Segment Open
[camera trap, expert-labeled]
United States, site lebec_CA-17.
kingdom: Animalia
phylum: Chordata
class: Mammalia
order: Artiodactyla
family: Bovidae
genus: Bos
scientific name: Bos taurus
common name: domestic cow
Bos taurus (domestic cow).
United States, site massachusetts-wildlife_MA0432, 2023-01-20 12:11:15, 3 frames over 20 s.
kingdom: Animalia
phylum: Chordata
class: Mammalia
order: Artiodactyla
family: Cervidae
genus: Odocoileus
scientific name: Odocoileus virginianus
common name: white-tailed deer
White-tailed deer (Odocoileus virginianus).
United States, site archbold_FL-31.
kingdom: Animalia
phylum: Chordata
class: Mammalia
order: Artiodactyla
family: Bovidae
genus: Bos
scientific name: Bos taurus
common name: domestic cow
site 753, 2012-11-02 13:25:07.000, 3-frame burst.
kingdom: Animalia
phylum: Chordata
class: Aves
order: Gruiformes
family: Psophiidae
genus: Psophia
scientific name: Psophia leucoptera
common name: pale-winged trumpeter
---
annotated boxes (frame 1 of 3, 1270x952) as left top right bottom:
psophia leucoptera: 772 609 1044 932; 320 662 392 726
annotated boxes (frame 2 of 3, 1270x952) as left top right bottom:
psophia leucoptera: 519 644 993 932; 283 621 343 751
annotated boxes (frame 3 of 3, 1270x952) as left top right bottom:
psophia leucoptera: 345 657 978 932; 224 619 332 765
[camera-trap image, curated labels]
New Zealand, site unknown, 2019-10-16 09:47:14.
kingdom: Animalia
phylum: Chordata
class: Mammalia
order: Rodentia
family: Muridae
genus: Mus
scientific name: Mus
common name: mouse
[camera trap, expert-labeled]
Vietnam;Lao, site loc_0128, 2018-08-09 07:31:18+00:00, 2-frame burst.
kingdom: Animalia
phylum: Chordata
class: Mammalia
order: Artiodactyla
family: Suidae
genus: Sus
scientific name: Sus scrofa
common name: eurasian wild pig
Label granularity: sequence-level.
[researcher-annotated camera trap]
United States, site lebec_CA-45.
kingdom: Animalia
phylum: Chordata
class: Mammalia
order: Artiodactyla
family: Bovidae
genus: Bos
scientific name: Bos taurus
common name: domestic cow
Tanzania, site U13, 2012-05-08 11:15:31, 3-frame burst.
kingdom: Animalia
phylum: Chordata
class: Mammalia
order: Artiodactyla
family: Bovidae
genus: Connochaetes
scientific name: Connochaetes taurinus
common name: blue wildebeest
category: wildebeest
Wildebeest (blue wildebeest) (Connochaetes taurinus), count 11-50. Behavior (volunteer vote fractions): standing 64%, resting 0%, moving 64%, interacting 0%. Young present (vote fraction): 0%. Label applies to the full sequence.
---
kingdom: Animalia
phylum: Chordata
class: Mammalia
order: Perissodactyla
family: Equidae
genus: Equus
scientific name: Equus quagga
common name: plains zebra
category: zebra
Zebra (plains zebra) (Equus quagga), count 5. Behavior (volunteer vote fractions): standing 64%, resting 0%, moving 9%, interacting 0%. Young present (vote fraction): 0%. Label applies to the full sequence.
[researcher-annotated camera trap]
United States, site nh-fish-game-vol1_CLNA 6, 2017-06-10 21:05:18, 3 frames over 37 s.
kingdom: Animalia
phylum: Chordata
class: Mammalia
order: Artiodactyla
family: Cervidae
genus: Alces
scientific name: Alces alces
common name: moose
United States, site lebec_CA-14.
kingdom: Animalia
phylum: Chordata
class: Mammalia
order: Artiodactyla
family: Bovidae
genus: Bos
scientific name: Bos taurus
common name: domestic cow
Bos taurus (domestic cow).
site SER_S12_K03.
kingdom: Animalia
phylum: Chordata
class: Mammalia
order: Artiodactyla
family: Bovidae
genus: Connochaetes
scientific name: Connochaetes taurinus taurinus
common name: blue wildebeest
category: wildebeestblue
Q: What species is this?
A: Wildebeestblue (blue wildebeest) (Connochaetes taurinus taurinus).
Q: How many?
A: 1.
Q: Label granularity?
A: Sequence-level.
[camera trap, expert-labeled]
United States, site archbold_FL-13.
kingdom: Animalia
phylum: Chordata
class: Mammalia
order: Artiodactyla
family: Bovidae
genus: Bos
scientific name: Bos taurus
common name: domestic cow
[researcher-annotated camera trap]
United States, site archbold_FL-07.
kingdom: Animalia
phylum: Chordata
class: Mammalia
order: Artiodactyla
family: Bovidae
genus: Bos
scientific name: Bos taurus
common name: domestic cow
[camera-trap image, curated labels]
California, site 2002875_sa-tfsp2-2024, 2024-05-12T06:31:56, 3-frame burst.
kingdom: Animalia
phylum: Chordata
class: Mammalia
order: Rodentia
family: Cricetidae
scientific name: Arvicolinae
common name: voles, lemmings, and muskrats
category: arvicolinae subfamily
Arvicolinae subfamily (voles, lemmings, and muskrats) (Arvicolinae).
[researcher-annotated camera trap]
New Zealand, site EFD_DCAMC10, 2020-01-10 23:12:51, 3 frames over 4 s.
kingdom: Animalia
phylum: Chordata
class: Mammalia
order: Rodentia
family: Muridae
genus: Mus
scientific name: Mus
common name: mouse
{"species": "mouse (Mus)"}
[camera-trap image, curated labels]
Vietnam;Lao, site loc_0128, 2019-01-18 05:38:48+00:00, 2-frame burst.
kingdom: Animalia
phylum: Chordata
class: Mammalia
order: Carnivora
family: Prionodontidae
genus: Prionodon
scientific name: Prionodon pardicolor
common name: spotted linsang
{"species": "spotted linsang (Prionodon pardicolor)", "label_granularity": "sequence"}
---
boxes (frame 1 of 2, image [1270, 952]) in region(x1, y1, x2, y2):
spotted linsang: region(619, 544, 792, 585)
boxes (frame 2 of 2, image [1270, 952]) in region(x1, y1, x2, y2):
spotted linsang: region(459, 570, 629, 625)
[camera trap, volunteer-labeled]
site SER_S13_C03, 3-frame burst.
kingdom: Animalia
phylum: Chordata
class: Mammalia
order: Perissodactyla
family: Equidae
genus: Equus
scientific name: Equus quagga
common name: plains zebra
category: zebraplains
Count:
Segment Closed
Task to carry out: Retype the entries precisely as they stand.

Written reply:
[camera trap, expert-labeled]
United States, site lebec_CA-17.
kingdom: Animalia
phylum: Chordata
class: Mammalia
order: Artiodactyla
family: Bovidae
genus: Bos
scientific name: Bos taurus
common name: domestic cow
Bos taurus (domestic cow).
United States, site massachusetts-wildlife_MA0432, 2023-01-20 12:11:15, 3 frames over 20 s.
kingdom: Animalia
phylum: Chordata
class: Mammalia
order: Artiodactyla
family: Cervidae
genus: Odocoileus
scientific name: Odocoileus virginianus
common name: white-tailed deer
White-tailed deer (Odocoileus virginianus).
United States, site archbold_FL-31.
kingdom: Animalia
phylum: Chordata
class: Mammalia
order: Artiodactyla
family: Bovidae
genus: Bos
scientific name: Bos taurus
common name: domestic cow
site 753, 2012-11-02 13:25:07.000, 3-frame burst.
kingdom: Animalia
phylum: Chordata
class: Aves
order: Gruiformes
family: Psophiidae
genus: Psophia
scientific name: Psophia leucoptera
common name: pale-winged trumpeter
---
annotated boxes (frame 1 of 3, 1270x952) as left top right bottom:
psophia leucoptera: 772 609 1044 932; 320 662 392 726
annotated boxes (frame 2 of 3, 1270x952) as left top right bottom:
psophia leucoptera: 519 644 993 932; 283 621 343 751
annotated boxes (frame 3 of 3, 1270x952) as left top right bottom:
psophia leucoptera: 345 657 978 932; 224 619 332 765
[camera-trap image, curated labels]
New Zealand, site unknown, 2019-10-16 09:47:14.
kingdom: Animalia
phylum: Chordata
class: Mammalia
order: Rodentia
family: Muridae
genus: Mus
scientific name: Mus
common name: mouse
[camera trap, expert-labeled]
Vietnam;Lao, site loc_0128, 2018-08-09 07:31:18+00:00, 2-frame burst.
kingdom: Animalia
phylum: Chordata
class: Mammalia
order: Artiodactyla
family: Suidae
genus: Sus
scientific name: Sus scrofa
common name: eurasian wild pig
Label granularity: sequence-level.
[researcher-annotated camera trap]
United States, site lebec_CA-45.
kingdom: Animalia
phylum: Chordata
class: Mammalia
order: Artiodactyla
family: Bovidae
genus: Bos
scientific name: Bos taurus
common name: domestic cow
Tanzania, site U13, 2012-05-08 11:15:31, 3-frame burst.
kingdom: Animalia
phylum: Chordata
class: Mammalia
order: Artiodactyla
family: Bovidae
genus: Connochaetes
scientific name: Connochaetes taurinus
common name: blue wildebeest
category: wildebeest
Wildebeest (blue wildebeest) (Connochaetes taurinus), count 11-50. Behavior (volunteer vote fractions): standing 64%, resting 0%, moving 64%, interacting 0%. Young present (vote fraction): 0%. Label applies to the full sequence.
---
kingdom: Animalia
phylum: Chordata
class: Mammalia
order: Perissodactyla
family: Equidae
genus: Equus
scientific name: Equus quagga
common name: plains zebra
category: zebra
Zebra (plains zebra) (Equus quagga), count 5. Behavior (volunteer vote fractions): standing 64%, resting 0%, moving 9%, interacting 0%. Young present (vote fraction): 0%. Label applies to the full sequence.
[researcher-annotated camera trap]
United States, site nh-fish-game-vol1_CLNA 6, 2017-06-10 21:05:18, 3 frames over 37 s.
kingdom: Animalia
phylum: Chordata
class: Mammalia
order: Artiodactyla
family: Cervidae
genus: Alces
scientific name: Alces alces
common name: moose
United States, site lebec_CA-14.
kingdom: Animalia
phylum: Chordata
class: Mammalia
order: Artiodactyla
family: Bovidae
genus: Bos
scientific name: Bos taurus
common name: domestic cow
Bos taurus (domestic cow).
site SER_S12_K03.
kingdom: Animalia
phylum: Chordata
class: Mammalia
order: Artiodactyla
family: Bovidae
genus: Connochaetes
scientific name: Connochaetes taurinus taurinus
common name: blue wildebeest
category: wildebeestblue
Q: What species is this?
A: Wildebeestblue (blue wildebeest) (Connochaetes taurinus taurinus).
Q: How many?
A: 1.
Q: Label granularity?
A: Sequence-level.
[camera trap, expert-labeled]
United States, site archbold_FL-13.
kingdom: Animalia
phylum: Chordata
class: Mammalia
order: Artiodactyla
family: Bovidae
genus: Bos
scientific name: Bos taurus
common name: domestic cow
[researcher-annotated camera trap]
United States, site archbold_FL-07.
kingdom: Animalia
phylum: Chordata
class: Mammalia
order: Artiodactyla
family: Bovidae
genus: Bos
scientific name: Bos taurus
common name: domestic cow
[camera-trap image, curated labels]
California, site 2002875_sa-tfsp2-2024, 2024-05-12T06:31:56, 3-frame burst.
kingdom: Animalia
phylum: Chordata
class: Mammalia
order: Rodentia
family: Cricetidae
scientific name: Arvicolinae
common name: voles, lemmings, and muskrats
category: arvicolinae subfamily
Arvicolinae subfamily (voles, lemmings, and muskrats) (Arvicolinae).
[researcher-annotated camera trap]
New Zealand, site EFD_DCAMC10, 2020-01-10 23:12:51, 3 frames over 4 s.
kingdom: Animalia
phylum: Chordata
class: Mammalia
order: Rodentia
family: Muridae
genus: Mus
scientific name: Mus
common name: mouse
{"species": "mouse (Mus)"}
[camera-trap image, curated labels]
Vietnam;Lao, site loc_0128, 2019-01-18 05:38:48+00:00, 2-frame burst.
kingdom: Animalia
phylum: Chordata
class: Mammalia
order: Carnivora
family: Prionodontidae
genus: Prionodon
scientific name: Prionodon pardicolor
common name: spotted linsang
{"species": "spotted linsang (Prionodon pardicolor)", "label_granularity": "sequence"}
---
boxes (frame 1 of 2, image [1270, 952]) in region(x1, y1, x2, y2):
spotted linsang: region(619, 544, 792, 585)
boxes (frame 2 of 2, image [1270, 952]) in region(x1, y1, x2, y2):
spotted linsang: region(459, 570, 629, 625)
[camera trap, volunteer-labeled]
site SER_S13_C03, 3-frame burst.
kingdom: Animalia
phylum: Chordata
class: Mammalia
order: Perissodactyla
family: Equidae
genus: Equus
scientific name: Equus quagga
common name: plains zebra
category: zebraplains
Count:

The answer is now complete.